Genel manada bakıldığında, farklı dinlere mensup bireylerin dindarlık algıları aynı olmayacağı gibi, aynı dine mensup dindaşların da dindarlık algıları arasında benzerlik veya farklılıklar olabilmektedir (Uysal, 2006, s. 74). Bu bakımdan dindarlığı tanımlamak güç görünse de bu olgunun daha sistematik bir biçimde incelenebilmesi ve anlaşılabilmesi için farklı boyutları ile farklı tanımlar ortaya konulmuştur. Örneğin Subaşı (2002, s. 249) dindarlığı, “bireyin dinsel yapısıyla kurduğu bağlılık düzeyinin öznel ifadesidir” şeklinde tanımlamıştır. Ona göre bir kişinin dindarlığı onun sahip olduğu inanç düzlemindeki kişisel gerçekliğinin göstergesidir. Arslan (2011, s. 40) dindarlığı, kişinin aidiyet hissettiği dinin itikat, ibadet ve simgelerini kabullenmesi ve yoğunlaşarak hayatına yansıtması olarak tanımlamıştır. Uysal (2005, s. 42) ise genel kabul gören tanımlardan hareketle dindarlığı şöyle açıklar: “ İnanan insanın inandığı dinin gereklerini yerine getirmesi, inanç-ibadet noktasında sergilediği dini tavır, davranış ve deneyimlerinin bütünüdür. Ona göre dindarlık; iman, ibadet, duygu, bilgi, deneyim, etki gibi uzanımlara sahip bir olgudur. Görmez’in (URL1)dindarlık tanımına baktığımızda, ona göre dindarlık, hakikatin beşer aynasında yansımasıdır. Başta yaratıcı olmak üzere kendimize ve evrendeki her şeye karşı dürüst ve samimi olmaktır.

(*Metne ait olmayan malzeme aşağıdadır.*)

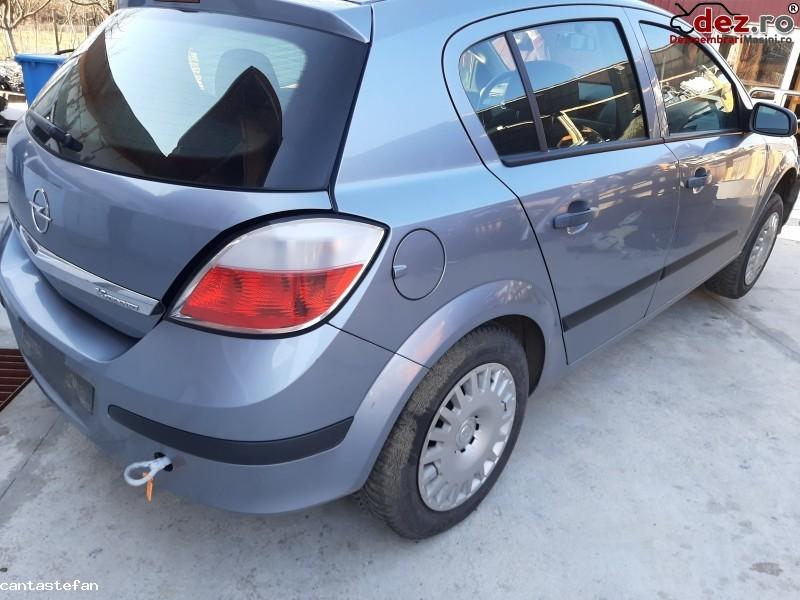 Dezmembrez Opel Astra H 1 6 Benzina Hatchback Din 2006 105 Cp în Baia Mare, Maramures Dezmembrari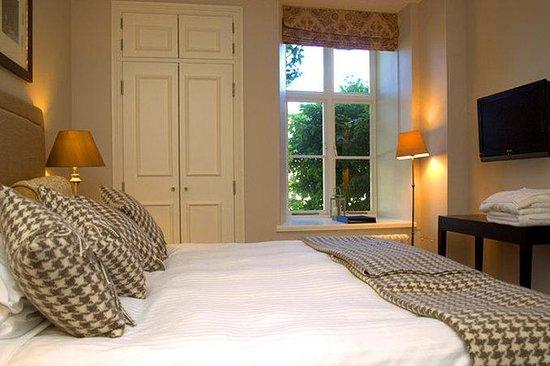 Dartington Hall Hotel: Guest Room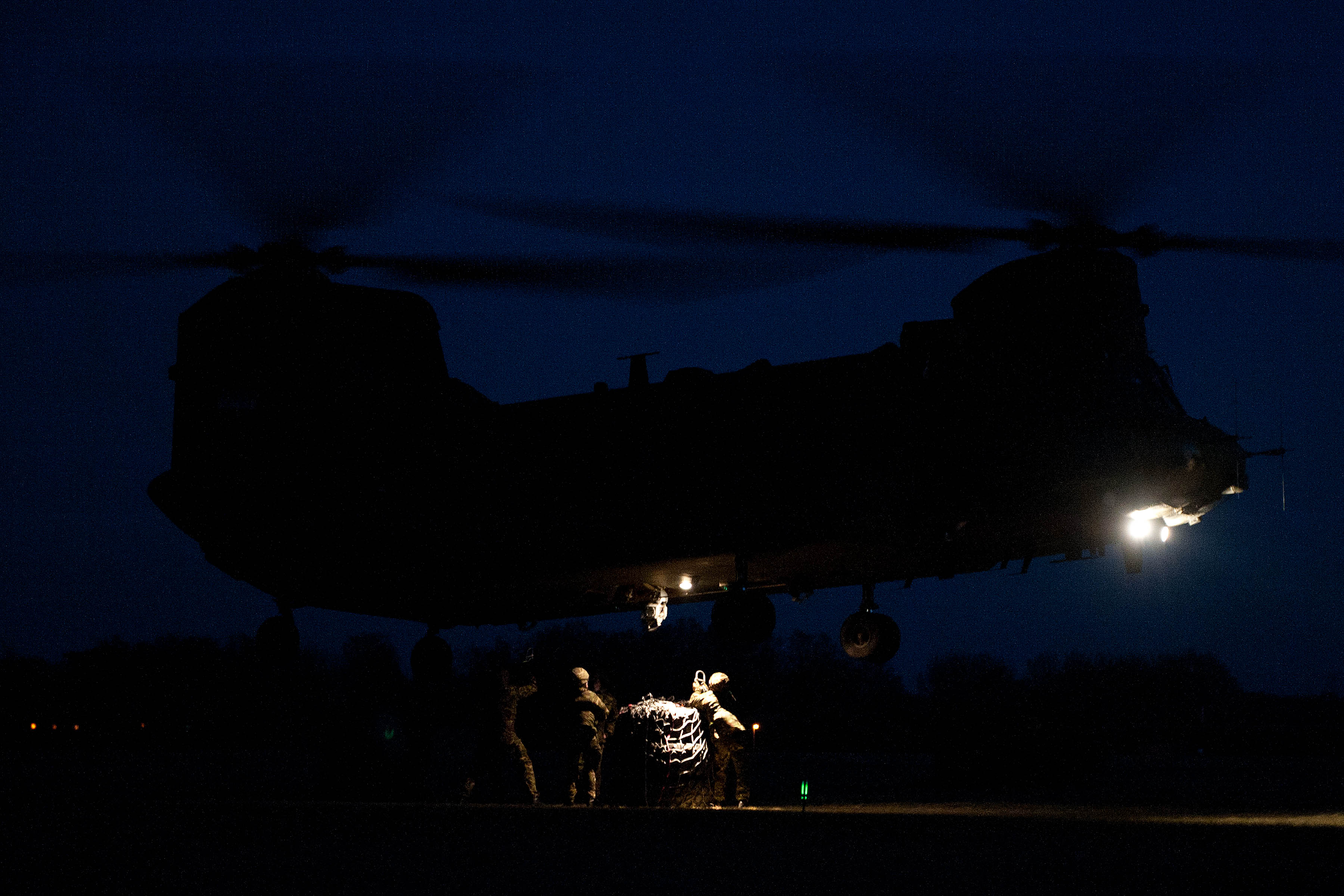 shnook helicopter with File Soldiers Attaching Cargo To Chinook Helicopter At Night Mod 45155094 on File Dutch Chinook furthermore 6819591023 as well File Sikorsky CH 54A Tarhe  S 64A   USA   Army AN0803366 also Sikorsky Mh 53e Sea Dragon as well OD AC028.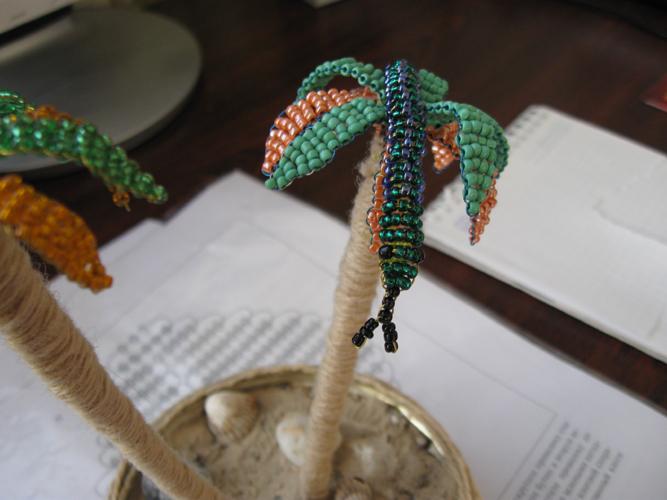 объемные браслеты из бисера.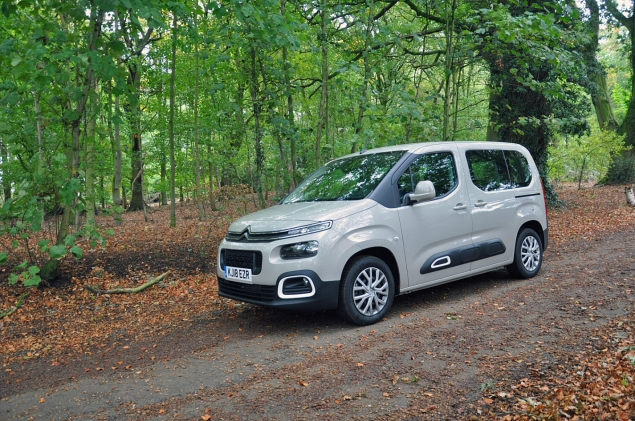 New Citroen Berlingo Multispace 1.5 HDi 100 M Feel diesel MPV road test review Oliver Hammond front 34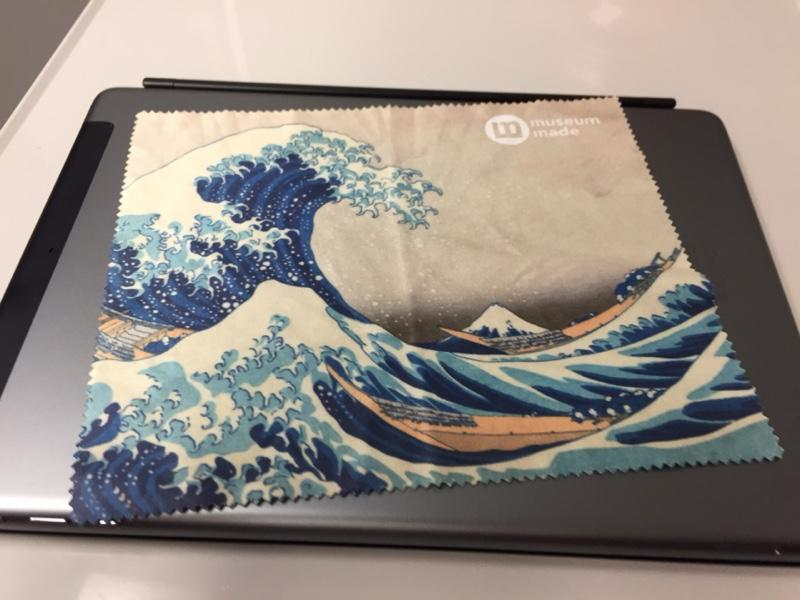 Great-Wave-lens-cleaning-cloth.jpg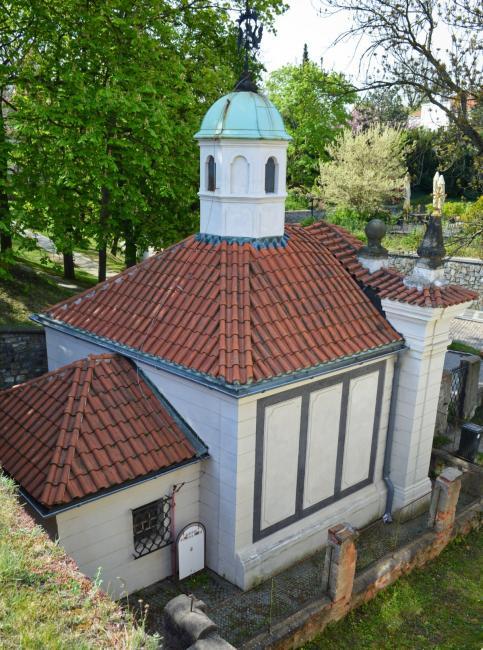 Kostelík Stětí sv. Jana Křtitele je schovaný v pevnostní zdi za kaplí Panny Marie Šancovské
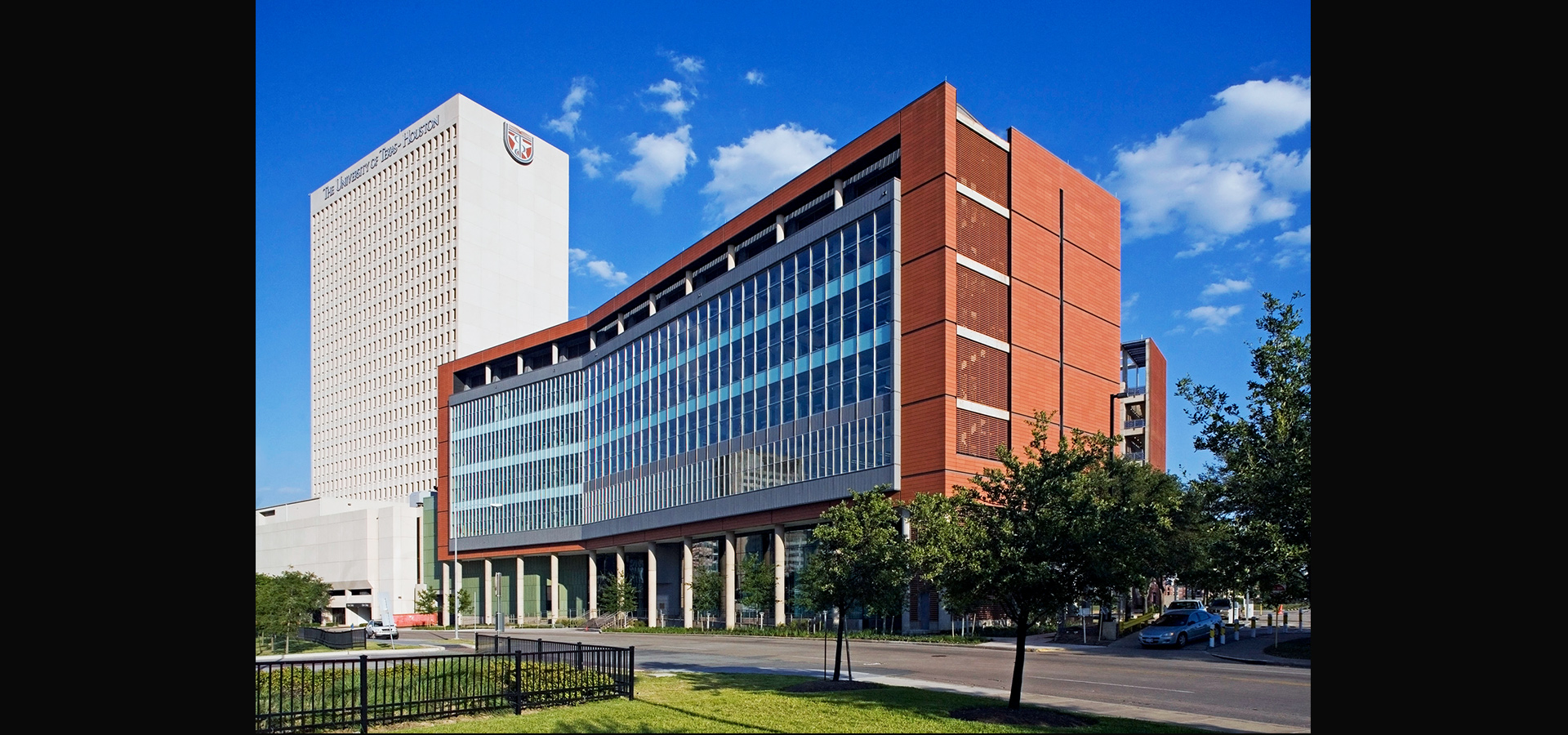 UNIVERSITY OF TEXAS HEALTH SCIENCE CENTER*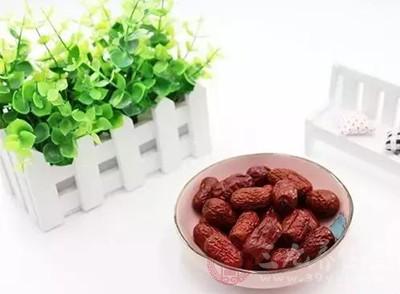 红枣加它泡水喝 能改善心脏功能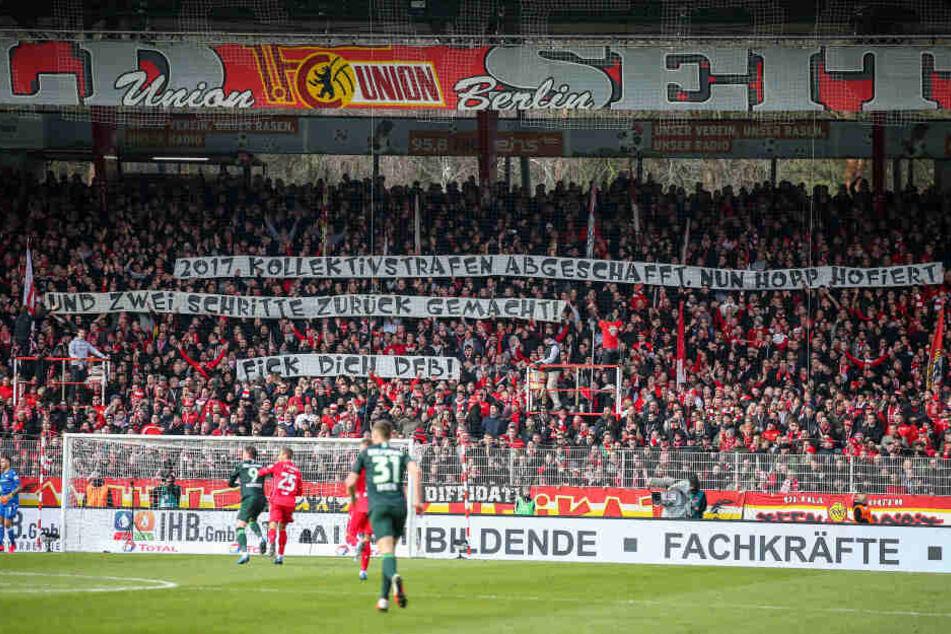 Die Partie der Bundesligisten Union Berlin und VfL Wolfsburg wurde wegen Schmähplakaten unterbrochen.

Temelini samimiyet ve içtenlik oluşturmaktadır.

Görüleceği üzere farklı boyutları olsa da dindarlık, kişinin inandığı dinle ilgilenme düzeyini tanımlayan bir kavramdır. Temeli dinin belirlediği insan ve Allah ilişkisine dayanan dindarlık, hem sosyokültürel yapıda hem de bireyde öznelleşerek kişinin nev-i şahsına münhasır bir hale gelmektedir. Kuşkusuz her insanda dindarlığı harekete geçiren motifler az ya da çok benzeşebilir ya da birbirinden az ya da çok farklılaşabilir. Hatta gelişim psikolojisi açısından değerlendirilecek olursa farklı gelişim dönemlerinde kişinin Tanrı ve dinle ilgilenme, bunları anlamlandırma biçimleri değişebilir. Keza cinsiyet farklılıkları, kişilik yapısı, ruhsal durumu, eğitim ve gelir düzeyi, medenî hali vs. pek çok husus dinin bireyde nasıl tezahür edeceğini belirlemekte kritik öneme sahiptir.